JOB » Exactly as written, transcribe the lines that run from the one containing "With respect to" to the end of the records below.

RECORDS FOR PROCESSING »

--------------------------------

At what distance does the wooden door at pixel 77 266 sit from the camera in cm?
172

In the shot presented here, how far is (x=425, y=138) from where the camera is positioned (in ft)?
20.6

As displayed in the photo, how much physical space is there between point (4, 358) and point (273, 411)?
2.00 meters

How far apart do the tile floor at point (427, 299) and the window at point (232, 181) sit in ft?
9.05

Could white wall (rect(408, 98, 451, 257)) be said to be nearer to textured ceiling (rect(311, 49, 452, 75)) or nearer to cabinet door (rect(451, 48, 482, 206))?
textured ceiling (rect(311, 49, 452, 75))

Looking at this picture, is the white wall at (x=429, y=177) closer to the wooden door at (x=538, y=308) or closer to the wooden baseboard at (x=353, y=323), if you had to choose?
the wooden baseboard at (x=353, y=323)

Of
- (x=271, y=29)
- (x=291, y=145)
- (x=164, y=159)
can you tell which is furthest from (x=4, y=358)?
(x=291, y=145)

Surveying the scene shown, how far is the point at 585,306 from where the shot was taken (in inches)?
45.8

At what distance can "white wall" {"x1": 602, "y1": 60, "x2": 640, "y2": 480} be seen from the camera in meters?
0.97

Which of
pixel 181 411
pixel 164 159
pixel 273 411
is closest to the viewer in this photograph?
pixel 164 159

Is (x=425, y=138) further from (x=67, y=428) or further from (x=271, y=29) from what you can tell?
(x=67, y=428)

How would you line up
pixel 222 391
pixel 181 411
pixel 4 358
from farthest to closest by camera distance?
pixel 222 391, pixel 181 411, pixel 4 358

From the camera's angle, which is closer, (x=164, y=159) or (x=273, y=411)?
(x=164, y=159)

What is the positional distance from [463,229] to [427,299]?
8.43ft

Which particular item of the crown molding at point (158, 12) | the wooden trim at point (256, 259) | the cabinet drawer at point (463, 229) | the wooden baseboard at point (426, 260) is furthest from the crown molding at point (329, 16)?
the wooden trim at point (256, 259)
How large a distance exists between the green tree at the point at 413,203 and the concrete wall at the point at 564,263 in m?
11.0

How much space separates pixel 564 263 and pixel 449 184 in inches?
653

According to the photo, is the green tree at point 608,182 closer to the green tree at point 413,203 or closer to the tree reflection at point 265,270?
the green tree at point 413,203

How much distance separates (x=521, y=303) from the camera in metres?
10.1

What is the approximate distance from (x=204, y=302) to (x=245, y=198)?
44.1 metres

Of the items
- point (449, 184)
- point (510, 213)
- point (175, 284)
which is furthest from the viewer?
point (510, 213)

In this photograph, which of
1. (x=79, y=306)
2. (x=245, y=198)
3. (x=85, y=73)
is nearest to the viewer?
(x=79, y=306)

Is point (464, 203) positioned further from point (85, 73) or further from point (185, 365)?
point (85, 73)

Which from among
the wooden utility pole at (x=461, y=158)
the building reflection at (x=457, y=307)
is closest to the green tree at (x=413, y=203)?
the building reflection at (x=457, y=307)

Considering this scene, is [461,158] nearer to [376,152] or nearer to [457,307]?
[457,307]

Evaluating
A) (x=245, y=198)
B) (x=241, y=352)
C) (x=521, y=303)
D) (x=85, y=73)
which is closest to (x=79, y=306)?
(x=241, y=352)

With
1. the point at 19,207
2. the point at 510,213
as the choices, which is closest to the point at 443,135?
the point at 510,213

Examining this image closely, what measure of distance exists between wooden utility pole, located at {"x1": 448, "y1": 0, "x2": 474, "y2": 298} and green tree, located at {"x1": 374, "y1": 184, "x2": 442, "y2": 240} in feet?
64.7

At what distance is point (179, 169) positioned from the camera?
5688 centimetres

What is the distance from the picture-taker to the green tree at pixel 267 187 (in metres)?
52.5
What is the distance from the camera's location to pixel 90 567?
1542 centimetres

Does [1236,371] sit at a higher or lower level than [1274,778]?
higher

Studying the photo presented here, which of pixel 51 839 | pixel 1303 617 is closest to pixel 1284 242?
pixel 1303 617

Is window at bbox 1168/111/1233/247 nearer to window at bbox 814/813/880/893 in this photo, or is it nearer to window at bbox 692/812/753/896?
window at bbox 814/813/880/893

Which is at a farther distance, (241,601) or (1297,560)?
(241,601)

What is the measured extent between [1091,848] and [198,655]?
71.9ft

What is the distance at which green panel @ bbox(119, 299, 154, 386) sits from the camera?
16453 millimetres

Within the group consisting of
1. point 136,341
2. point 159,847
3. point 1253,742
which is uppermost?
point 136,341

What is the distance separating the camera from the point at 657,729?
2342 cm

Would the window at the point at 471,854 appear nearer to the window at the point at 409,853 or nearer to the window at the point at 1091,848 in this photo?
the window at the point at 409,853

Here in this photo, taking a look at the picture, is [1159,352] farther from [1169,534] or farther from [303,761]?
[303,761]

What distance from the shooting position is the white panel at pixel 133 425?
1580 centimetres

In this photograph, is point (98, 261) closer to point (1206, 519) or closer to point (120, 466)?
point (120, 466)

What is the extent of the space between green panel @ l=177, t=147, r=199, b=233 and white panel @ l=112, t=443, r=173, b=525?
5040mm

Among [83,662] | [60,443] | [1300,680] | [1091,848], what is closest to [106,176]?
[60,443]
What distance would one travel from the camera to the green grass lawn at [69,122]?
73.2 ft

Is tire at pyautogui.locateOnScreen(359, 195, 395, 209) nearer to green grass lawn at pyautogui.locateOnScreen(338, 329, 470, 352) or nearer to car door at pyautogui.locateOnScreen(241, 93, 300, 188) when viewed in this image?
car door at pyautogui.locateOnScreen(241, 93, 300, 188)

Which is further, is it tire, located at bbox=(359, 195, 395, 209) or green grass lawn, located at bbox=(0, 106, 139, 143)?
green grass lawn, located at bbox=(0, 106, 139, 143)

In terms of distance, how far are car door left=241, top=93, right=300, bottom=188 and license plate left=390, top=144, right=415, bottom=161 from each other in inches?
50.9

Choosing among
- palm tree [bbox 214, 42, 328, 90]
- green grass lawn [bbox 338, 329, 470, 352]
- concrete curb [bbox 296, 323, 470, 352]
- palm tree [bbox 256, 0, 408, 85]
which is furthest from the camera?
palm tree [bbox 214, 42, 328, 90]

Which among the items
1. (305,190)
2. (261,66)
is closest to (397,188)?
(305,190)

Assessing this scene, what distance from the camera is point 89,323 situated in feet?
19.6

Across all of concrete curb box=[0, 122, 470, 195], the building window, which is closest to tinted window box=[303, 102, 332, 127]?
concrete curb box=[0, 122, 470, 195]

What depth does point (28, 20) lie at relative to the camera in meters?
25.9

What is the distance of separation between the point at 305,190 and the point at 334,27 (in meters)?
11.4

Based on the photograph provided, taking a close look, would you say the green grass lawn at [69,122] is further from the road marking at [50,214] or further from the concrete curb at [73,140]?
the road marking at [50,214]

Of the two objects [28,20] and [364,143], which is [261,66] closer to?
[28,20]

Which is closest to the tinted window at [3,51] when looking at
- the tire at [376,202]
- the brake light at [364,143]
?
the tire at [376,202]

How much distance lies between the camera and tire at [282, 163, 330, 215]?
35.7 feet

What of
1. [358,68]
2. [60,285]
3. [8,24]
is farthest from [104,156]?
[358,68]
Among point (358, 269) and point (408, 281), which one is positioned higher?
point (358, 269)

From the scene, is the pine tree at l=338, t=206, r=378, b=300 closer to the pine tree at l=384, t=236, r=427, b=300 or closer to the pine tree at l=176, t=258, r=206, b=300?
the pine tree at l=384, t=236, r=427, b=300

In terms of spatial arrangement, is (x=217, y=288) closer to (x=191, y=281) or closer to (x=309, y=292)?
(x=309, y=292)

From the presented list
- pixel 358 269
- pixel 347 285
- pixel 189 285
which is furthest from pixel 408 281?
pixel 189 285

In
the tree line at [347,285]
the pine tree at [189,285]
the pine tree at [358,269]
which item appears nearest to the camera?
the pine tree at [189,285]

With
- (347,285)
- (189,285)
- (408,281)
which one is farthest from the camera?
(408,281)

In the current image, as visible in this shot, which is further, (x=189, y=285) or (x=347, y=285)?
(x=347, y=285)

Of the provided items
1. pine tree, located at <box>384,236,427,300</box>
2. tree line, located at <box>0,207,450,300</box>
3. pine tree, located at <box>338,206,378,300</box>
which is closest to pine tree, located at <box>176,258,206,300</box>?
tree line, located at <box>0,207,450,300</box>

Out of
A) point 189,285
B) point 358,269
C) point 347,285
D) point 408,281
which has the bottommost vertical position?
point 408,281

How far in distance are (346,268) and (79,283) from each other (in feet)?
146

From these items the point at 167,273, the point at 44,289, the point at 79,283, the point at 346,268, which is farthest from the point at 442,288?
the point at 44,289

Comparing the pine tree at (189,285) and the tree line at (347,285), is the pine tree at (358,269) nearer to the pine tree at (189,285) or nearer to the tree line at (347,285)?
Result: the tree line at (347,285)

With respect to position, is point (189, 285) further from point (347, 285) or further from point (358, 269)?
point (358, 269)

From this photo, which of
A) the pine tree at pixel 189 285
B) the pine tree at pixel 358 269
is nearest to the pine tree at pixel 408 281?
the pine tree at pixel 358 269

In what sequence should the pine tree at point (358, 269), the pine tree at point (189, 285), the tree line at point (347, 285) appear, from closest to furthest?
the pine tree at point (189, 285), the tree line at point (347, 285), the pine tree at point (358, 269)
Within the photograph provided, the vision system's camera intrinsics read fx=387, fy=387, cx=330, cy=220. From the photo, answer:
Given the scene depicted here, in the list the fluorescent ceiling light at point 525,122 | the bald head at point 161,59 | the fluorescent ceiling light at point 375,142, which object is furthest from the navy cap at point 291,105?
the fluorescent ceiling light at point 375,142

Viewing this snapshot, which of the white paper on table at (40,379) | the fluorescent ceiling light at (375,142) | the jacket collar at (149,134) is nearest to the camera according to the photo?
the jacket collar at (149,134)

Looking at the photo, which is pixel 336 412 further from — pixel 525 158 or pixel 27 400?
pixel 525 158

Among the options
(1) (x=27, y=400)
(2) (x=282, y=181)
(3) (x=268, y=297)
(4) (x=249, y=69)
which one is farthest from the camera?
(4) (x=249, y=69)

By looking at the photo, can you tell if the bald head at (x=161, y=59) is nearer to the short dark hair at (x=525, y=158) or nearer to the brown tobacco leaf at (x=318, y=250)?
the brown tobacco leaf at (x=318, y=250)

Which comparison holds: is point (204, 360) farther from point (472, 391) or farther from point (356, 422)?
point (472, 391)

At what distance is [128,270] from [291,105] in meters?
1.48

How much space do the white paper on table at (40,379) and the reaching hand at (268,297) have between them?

--------------------------------

TASK RESPONSE »
With respect to position, is point (189, 285) further from point (347, 285) or further from point (358, 269)?
point (358, 269)

From this photo, which of
A) the pine tree at pixel 189 285
B) the pine tree at pixel 358 269
is nearest to the pine tree at pixel 408 281?
the pine tree at pixel 358 269

In what sequence should the pine tree at point (358, 269), the pine tree at point (189, 285), the tree line at point (347, 285) appear, from closest to furthest?
the pine tree at point (189, 285), the tree line at point (347, 285), the pine tree at point (358, 269)
Within the photograph provided, the vision system's camera intrinsics read fx=387, fy=387, cx=330, cy=220. From the photo, answer:
Given the scene depicted here, in the list the fluorescent ceiling light at point 525,122 | the bald head at point 161,59 | the fluorescent ceiling light at point 375,142, which object is furthest from the navy cap at point 291,105?
the fluorescent ceiling light at point 375,142

Viewing this snapshot, which of the white paper on table at (40,379) | the fluorescent ceiling light at (375,142) | the jacket collar at (149,134) is nearest to the camera according to the photo?
the jacket collar at (149,134)

Looking at the photo, which is pixel 336 412 further from — pixel 525 158 or pixel 27 400?
pixel 525 158

Among the options
(1) (x=27, y=400)
(2) (x=282, y=181)
(3) (x=268, y=297)
(4) (x=249, y=69)
which one is farthest from the camera?
(4) (x=249, y=69)

By looking at the photo, can you tell if the bald head at (x=161, y=59) is nearer to the short dark hair at (x=525, y=158) or nearer to the brown tobacco leaf at (x=318, y=250)?
the brown tobacco leaf at (x=318, y=250)

Which comparison holds: is point (204, 360) farther from point (472, 391) or farther from point (356, 422)?
point (472, 391)

At what distance is [128,270] from [291,105] in meters?
1.48

How much space do the white paper on table at (40,379) and the reaching hand at (268,297) have between them?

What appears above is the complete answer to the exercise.